Construction compensation data firm PAS reported on Thursday, “Based on our survey data, contractors are projecting 2021 construction staff wages to increase an average of 3.23% (excludes 0% projections), reported by over 290 companies in this 39th edition of the Construction/Construction Management Staff Salary Survey. For pay increase comparison - according to WorldatWork, across all industries exempt professionals saw 2020 increases of 2.9% and they are projecting 2021 increases of 2.9%. For construction, WorldatWork reported a 3.4% increase in 2020 and are projecting 3.3% for 2021.”
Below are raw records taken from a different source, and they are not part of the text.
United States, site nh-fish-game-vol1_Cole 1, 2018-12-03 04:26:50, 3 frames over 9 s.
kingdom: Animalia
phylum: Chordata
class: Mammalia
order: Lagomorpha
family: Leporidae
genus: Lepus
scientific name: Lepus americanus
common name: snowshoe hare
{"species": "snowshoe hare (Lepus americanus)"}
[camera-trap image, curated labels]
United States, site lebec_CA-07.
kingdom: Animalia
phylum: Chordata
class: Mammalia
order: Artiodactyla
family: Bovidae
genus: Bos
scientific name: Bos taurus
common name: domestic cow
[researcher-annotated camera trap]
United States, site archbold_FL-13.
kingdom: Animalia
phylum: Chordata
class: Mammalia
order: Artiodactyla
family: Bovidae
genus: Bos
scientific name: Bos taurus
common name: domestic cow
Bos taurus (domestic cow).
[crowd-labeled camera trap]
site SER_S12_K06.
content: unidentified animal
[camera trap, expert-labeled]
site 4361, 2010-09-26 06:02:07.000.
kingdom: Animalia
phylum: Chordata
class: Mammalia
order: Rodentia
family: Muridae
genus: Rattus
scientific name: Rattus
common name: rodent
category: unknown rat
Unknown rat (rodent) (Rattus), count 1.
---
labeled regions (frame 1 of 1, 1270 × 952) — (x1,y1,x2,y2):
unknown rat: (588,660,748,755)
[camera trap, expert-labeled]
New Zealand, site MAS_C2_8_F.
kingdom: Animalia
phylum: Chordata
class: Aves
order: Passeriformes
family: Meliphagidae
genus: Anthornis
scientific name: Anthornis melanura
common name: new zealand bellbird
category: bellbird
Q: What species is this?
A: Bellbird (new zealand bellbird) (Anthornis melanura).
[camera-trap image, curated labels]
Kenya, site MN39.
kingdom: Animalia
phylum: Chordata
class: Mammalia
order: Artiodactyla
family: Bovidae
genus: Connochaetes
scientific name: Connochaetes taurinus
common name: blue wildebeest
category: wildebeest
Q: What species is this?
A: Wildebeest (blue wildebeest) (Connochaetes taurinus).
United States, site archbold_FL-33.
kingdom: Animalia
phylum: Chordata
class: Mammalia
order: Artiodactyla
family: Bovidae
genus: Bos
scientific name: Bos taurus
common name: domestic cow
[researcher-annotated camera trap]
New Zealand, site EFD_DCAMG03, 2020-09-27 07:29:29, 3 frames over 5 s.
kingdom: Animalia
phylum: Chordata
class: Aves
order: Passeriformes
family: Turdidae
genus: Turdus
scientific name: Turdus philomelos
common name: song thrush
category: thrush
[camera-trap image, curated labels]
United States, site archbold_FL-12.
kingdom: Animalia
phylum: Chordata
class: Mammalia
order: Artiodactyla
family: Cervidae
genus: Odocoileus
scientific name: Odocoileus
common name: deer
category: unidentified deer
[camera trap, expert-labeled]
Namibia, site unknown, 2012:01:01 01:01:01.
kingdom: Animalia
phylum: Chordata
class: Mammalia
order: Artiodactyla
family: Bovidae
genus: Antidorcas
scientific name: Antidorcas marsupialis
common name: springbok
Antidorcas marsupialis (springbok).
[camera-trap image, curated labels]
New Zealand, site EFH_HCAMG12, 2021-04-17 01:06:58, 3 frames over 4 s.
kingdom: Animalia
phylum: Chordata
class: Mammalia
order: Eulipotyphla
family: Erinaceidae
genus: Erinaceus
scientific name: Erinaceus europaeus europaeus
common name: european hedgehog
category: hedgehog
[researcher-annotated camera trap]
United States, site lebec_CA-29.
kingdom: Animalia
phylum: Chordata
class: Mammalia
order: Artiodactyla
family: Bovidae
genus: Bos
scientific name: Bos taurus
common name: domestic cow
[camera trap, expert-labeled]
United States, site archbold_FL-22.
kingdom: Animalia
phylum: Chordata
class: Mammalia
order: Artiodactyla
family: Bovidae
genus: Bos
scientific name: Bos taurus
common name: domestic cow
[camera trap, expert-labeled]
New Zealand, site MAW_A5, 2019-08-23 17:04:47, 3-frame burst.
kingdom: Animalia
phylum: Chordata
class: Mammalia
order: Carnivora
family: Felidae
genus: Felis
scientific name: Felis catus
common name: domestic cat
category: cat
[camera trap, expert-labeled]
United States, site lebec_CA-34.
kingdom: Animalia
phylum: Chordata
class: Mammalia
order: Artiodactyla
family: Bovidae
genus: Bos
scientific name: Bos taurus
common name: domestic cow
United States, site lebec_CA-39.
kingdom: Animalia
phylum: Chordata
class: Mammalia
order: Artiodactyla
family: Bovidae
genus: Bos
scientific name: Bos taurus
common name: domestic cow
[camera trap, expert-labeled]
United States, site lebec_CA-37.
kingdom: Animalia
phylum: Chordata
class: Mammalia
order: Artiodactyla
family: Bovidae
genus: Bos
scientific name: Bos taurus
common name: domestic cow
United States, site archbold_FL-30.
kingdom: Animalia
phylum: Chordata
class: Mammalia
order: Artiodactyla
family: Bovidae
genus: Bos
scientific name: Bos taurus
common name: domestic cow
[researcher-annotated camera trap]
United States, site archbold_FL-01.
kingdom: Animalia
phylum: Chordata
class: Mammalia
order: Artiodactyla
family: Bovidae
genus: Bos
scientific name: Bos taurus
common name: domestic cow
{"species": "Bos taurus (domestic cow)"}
Construction employment, not seasonally adjusted, decreased from February 2020—the pre-pandemic peak month for seasonally adjusted employment—to May 2021 in 91 (25%) of the 358 metro areas (including divisions of larger metros) for which the Bureau of Labor Statistics (BLS) posts construction employment data, increased in 243 (68%) and was unchanged in 24, according to an analysis AGC released on Wednesday. The share of metros with employment increases was far below the typical share—on average, 90% of metros added construction jobs between February and May from 1990 through 2019. (BLS reports combined totals for mining, logging, and construction in most metro areas, to avoid disclosing data about industries with few employers; AGC assumes the construction-only changes in these areas match the combined change.) The largest losses over 15 months occurred in Houston-The Woodlands-Sugar Land (-30,500 construction jobs, -13%), followed by New York City (-21,200 combined jobs, -13%); Midland, Texas (-9,600 combined jobs, -25%); and Odessa, Texas (-8,300 combined jobs, -40%). Odessa had the steepest percentage decline, followed by Lake Charles, La. (-36%, -7,200 construction jobs) and Midland. Minneapolis-St. Paul, Minn.-Wis. added the most jobs over 15 months (11,100 combined jobs, 14%), followed by Indianapolis-Carmel-Anderson (10,900 construction jobs, 21%) and the Chicago-Naperville-Arlington Heights division (10,300 construction jobs, 9%). Fargo, N.D.-Minn. had the highest percentage increase (45%, 3,300 combined jobs), followed by Sierra Vista-Douglas, Ariz. (44%, 1,100 combined jobs) and Bay City, Mich. (400 combined jobs, 36%). Six areas set new lows for May and 52 set new highs, in series dating in most cases to 1990.